*Assignment:*
Present the text of every record below as a numbered list, one entry per line, skipping any blank lines. Omit the pictures from your answer.

(Records drawn from a data source)
■ ■ ■ ■

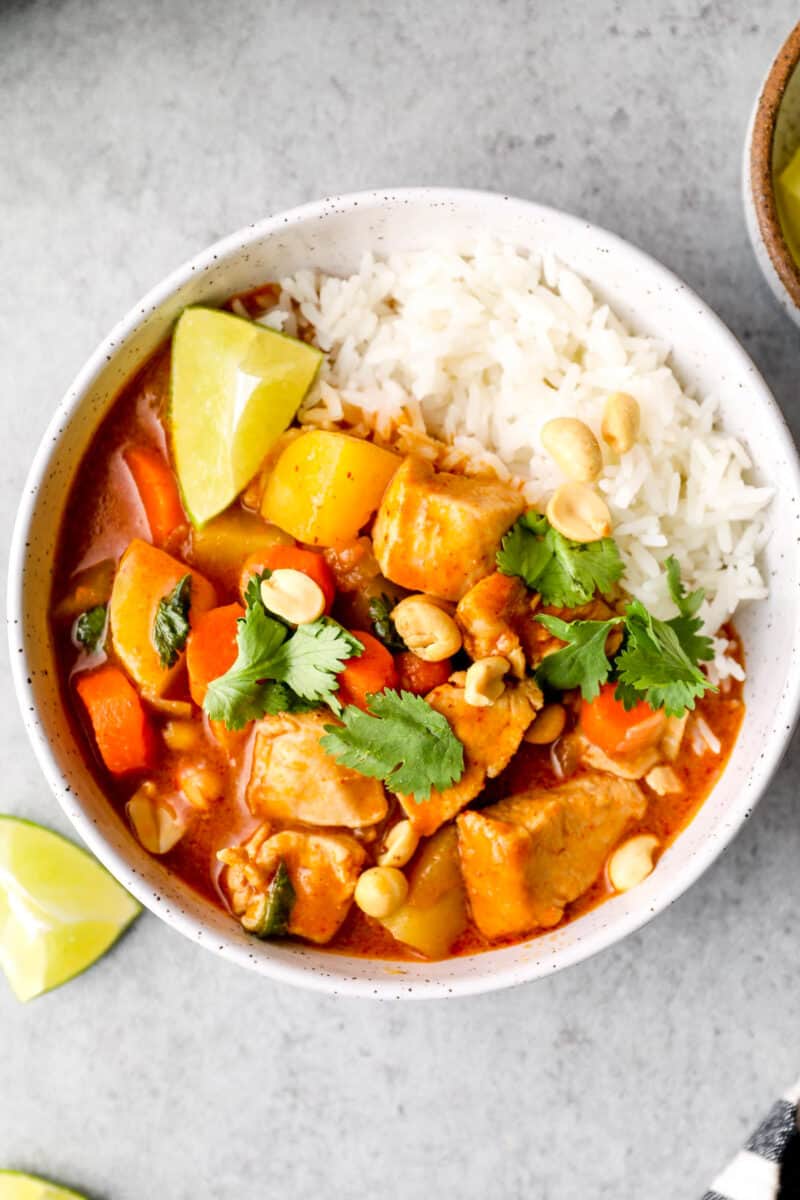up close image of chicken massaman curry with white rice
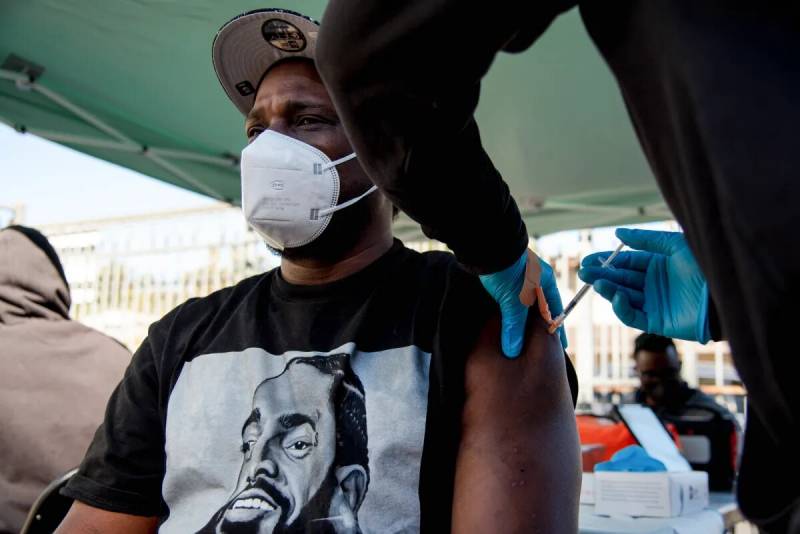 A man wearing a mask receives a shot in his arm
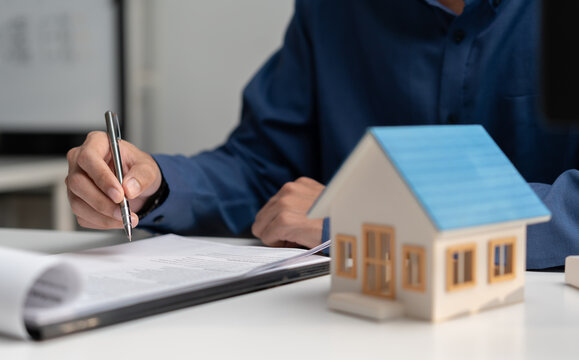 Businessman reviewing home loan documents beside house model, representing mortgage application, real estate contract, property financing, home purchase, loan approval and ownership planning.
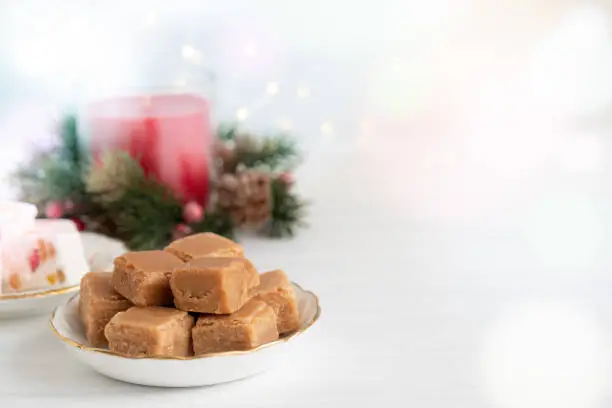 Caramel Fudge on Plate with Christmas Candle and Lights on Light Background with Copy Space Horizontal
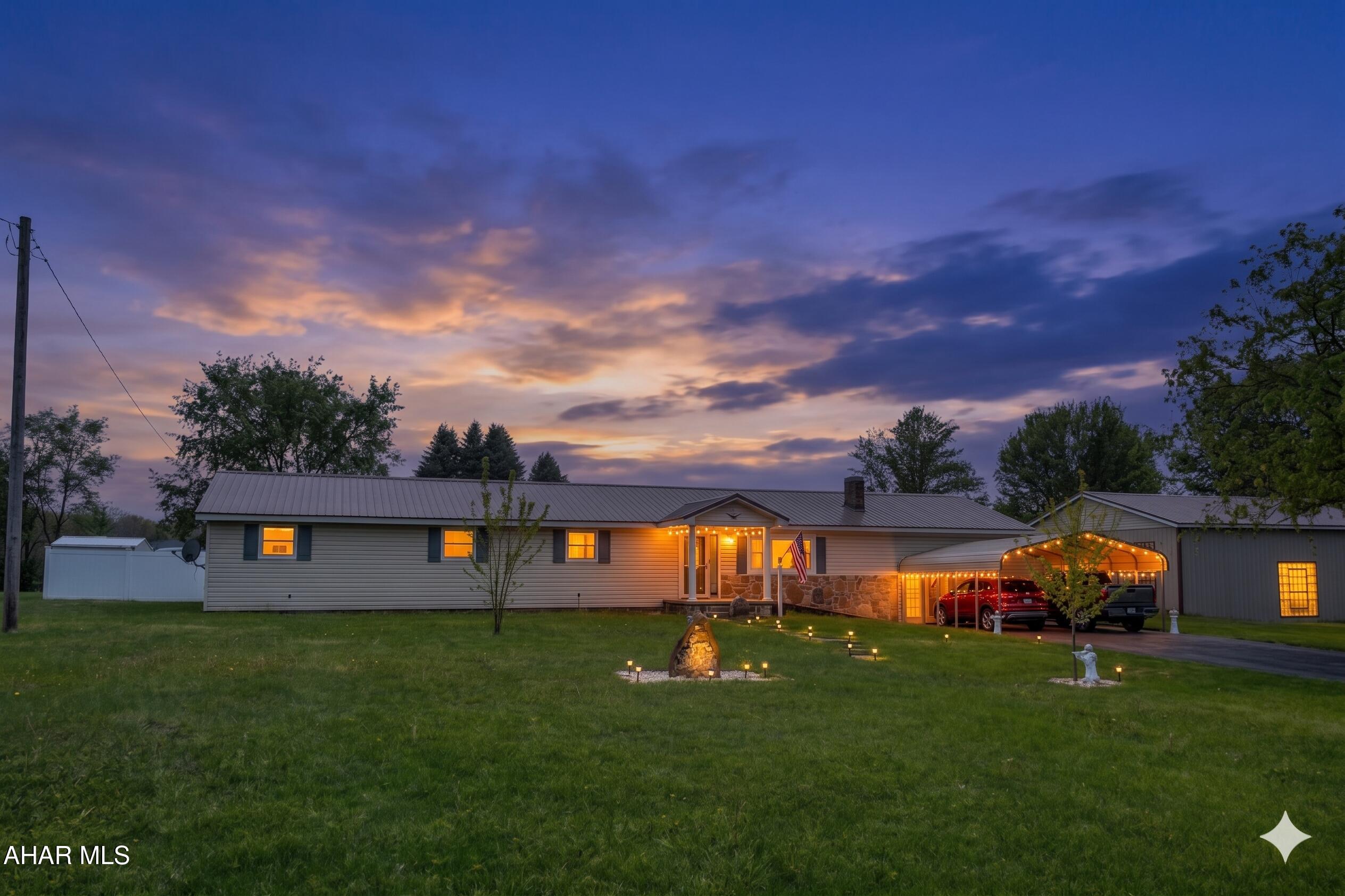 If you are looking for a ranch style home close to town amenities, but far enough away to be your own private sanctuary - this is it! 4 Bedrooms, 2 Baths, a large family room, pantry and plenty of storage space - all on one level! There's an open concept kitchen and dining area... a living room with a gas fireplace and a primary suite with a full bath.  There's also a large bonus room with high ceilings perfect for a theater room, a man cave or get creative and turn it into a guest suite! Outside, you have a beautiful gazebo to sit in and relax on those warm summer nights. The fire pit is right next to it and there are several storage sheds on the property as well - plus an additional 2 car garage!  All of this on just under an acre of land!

■ ■ ■ ■

*The answer:*
1. up close image of chicken massaman curry with white rice
2.  A man wearing a mask receives a shot in his arm
3.  Businessman reviewing home loan documents beside house model, representing mortgage application, real estate contract, property financing, home purchase, loan approval and ownership planning.
4.  Caramel Fudge on Plate with Christmas Candle and Lights on Light Background with Copy Space Horizontal
5.  If you are looking for a ranch style home close to town amenities, but far enough away to be your own private sanctuary - this is it! 4 Bedrooms, 2 Baths, a large family room, pantry and plenty of storage space - all on one level! There's an open concept kitchen and dining area... a living room with a gas fireplace and a primary suite with a full bath.  There's also a large bonus room with high ceilings perfect for a theater room, a man cave or get creative and turn it into a guest suite! Outside, you have a beautiful gazebo to sit in and relax on those warm summer nights. The fire pit is right next to it and there are several storage sheds on the property as well - plus an additional 2 car garage!  All of this on just under an acre of land!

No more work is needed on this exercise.